Opinion is divided, however, as to where money would be best spent. Social networking sites (SNS), one-time darling of the Chinese venture investment, appear to have fallen out of vogue with many investors. Their attention has shifted to online gaming, seen by many as a recession-proof segment of the IT sector.
Others, though, insist on the long-term potential of SNS in China. What’s more, there are signs that some of the most successful Chinese social networking sites have done what their counterparts in West have still largely failed to do: begin monetizing their user base.
Much of the success lies in Chinese youths’ willingness to pay for virtual goods. The industry’s trailblazer is Tencent, which runs one of the country’s largest social networking communities, QZone. Tencent posted total revenues of just over US$1 billion in 2008, US$719.1 million of which were from internet value-added services. The vast majority of these involved the sale of virtual goods.
Chenhao Zhang, an analyst with JLMcGregor in Shanghai said that leading SNS firms such as Xiaonei.com have followed Tencent’s lead in developing virtual goods and the trading of virtual money, which he sees as a sign of domestic innovation compared to foreign players in the Chinese marketplace.
The concept of paying hard cash for a virtual item – say a special sword in an online game, or a new outfit for your online avatar – may strike many in the West as a foreign, even ridiculous, concept. But in China a vibrant online identity may have a particular resonance compared to in Western countries.

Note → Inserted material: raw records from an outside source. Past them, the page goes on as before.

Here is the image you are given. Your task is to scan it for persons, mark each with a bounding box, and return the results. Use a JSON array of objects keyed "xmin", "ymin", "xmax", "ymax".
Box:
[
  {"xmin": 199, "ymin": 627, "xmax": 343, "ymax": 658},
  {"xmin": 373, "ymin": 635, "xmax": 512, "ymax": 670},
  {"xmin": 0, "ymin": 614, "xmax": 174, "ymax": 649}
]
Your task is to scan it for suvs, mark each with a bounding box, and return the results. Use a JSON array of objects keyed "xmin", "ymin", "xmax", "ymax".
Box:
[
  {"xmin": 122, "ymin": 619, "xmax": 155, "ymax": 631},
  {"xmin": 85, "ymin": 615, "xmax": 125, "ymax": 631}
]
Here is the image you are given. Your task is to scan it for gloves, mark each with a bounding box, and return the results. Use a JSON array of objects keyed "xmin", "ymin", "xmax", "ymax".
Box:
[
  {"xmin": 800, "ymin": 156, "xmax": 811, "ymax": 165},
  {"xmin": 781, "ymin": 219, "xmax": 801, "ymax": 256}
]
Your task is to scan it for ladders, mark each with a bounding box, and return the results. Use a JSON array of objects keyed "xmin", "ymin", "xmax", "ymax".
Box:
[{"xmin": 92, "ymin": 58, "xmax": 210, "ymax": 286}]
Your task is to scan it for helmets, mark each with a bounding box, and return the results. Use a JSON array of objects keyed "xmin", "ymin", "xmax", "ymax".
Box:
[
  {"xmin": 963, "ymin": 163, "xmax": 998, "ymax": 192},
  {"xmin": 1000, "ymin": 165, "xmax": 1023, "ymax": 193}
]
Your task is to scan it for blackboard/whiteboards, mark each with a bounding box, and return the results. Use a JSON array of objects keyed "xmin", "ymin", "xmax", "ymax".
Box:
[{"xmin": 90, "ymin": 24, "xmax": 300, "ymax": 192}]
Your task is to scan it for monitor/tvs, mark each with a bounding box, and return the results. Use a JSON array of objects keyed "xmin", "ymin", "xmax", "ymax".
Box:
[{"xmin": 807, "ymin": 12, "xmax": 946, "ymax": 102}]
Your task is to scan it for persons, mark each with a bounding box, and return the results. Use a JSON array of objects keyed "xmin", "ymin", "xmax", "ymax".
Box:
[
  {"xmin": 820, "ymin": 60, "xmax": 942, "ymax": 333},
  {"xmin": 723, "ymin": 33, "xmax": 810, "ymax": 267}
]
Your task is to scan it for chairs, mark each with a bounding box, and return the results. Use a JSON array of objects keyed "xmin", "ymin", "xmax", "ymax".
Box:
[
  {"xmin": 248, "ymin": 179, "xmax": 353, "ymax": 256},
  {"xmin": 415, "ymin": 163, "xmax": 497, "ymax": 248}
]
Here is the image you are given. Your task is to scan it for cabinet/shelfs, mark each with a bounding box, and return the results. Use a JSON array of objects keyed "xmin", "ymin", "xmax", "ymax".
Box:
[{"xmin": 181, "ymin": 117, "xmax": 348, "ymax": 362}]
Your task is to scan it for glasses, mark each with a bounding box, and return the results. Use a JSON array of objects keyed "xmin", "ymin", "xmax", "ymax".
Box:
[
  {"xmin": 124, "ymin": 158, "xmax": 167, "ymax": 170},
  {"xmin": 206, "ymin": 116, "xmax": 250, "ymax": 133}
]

“If you’re a [Chinese] teenager living in a small room with your mom or dad and want to have a place to call your own, then it makes sense to go online and create your own virtual space,” said Dan Brody, CEO of Koolanoo Group, an internet and new media investment company which invested in 360quan.com, a social networking startup targeted towards fashionable, outsider Chinese youths.
The bet is that Chinese teenagers will be willing to pay small amounts to enhance their virtual identity. While it’s a strategy that’s worked for the likes of Tencent, JLM’s Zhang notes that many of the leading SNS firms have yet to come up with a truly sustainable business model.
The problem is that Tencent’s success is built upon the massive scale of its user base, according to George Godula, co-founder of Web2Asia, an incubator for Asian startups and consultancy for Western internet firms entering the Asian market.
“For companies like Tencent, it’s easy to monetize because they have more users than there are internet users in China. It’s all about scalability and size until this model works,” he said.
As of the end of the first quarter, Tencent had 934.9 million instant messaging users, up 4.8% from the previous quarter, a number made possible by the fact that many users have multiple accounts. The firm’s Qzone has around 350 million users.
The biggest Chinese SNS firms may finally be playing catch-up and developing revenue models that work, analysts say these players still have their work cut out.